== ПРЕДОСТАВЛЕННЫЙ ОТРЫВОК ==
Вера в необходимость глубоко современного осмысления драматургии явилась вообще основным кредо Владимира Ивановича.

В пьесе же, которая уже шла, и к тому же с триумфальным успехом, Владимир Иванович искал то, что было можно в ней раскрыть именно с помощью искусства Художественного театра.

Владимира Ивановича привлекла в первую очередь тема борьбы народа за революцию, которой он, народ, отдает свои силы. Он шел не от жанра к характерам, а, наоборот, характеры людей определяли и жанр. Неграмотный матрос Швандя интуитивно, силою природного таланта постигает смысл великих преобразований и, определив свой жизненный путь, считает себя счастливым человеком. Идея, в возможно короткий срок осуществить поворот в истории страны и, более того, революцию в масштабе мировом (меньший масштаб Швандю не устраивает!), становится целью его жизни.

Мне хотелось, чтобы Швандя в нашем спектакле был таким же наивным, как и у С. Кузнецова, и чтобы в его способности построить коммунизм в мировом масштабе не сомневался бы ни один из сидящих в зале. Это совпадало с замыслом Владимира Ивановича, который хотел сумбурное представление Шванди о революционных категориях заменить осознанным пониманием классовых противоречий.

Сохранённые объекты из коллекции
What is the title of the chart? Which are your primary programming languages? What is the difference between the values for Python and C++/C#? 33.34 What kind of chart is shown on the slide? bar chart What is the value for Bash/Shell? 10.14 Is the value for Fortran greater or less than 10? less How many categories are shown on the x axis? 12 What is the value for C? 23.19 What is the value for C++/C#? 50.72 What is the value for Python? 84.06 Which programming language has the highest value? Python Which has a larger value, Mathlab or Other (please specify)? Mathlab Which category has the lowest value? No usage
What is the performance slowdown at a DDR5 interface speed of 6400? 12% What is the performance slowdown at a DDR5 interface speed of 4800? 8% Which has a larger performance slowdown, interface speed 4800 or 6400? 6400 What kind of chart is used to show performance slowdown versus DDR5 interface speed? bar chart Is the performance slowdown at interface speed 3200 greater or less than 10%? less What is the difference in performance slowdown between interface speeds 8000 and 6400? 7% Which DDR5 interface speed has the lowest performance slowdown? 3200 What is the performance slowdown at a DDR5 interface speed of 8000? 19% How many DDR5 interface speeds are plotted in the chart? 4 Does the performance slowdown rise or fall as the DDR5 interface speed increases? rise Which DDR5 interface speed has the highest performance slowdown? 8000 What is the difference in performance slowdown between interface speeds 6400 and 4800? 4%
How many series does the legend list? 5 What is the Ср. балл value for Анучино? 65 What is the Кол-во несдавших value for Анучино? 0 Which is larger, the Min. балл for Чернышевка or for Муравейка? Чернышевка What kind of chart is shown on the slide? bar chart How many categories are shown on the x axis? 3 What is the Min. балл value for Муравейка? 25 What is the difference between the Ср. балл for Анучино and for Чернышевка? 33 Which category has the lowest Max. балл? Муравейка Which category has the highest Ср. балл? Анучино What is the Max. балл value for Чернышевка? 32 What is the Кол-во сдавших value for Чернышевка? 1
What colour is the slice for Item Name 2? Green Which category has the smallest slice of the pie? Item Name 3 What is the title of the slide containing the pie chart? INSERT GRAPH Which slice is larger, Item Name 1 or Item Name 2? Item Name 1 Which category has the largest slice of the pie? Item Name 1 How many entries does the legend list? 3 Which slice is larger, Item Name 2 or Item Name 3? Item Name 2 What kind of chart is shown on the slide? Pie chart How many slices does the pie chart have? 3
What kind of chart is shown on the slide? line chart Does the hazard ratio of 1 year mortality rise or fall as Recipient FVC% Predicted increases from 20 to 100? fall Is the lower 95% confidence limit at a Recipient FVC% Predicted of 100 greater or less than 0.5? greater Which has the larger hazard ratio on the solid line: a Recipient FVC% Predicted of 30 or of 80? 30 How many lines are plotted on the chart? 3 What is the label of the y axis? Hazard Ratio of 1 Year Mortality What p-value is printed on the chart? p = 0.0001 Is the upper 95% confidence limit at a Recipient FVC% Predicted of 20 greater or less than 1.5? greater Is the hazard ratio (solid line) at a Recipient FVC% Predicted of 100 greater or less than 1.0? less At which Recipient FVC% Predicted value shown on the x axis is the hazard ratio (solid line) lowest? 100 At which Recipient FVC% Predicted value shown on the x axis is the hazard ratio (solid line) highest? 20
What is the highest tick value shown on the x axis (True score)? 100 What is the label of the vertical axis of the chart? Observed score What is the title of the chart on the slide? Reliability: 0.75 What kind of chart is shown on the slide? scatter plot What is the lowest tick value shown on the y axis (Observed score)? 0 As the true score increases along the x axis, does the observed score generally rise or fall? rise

== РАБОЧЕЕ ЗАДАНИЕ ==
Что, согласно предоставленному отрывку, в первую очередь привлекло Владимира Ивановича в пьесе?

== РЕШЕНИЕ ЗАДАНИЯ ==
Тема борьбы народа за революцию, которой народ отдает свои силы.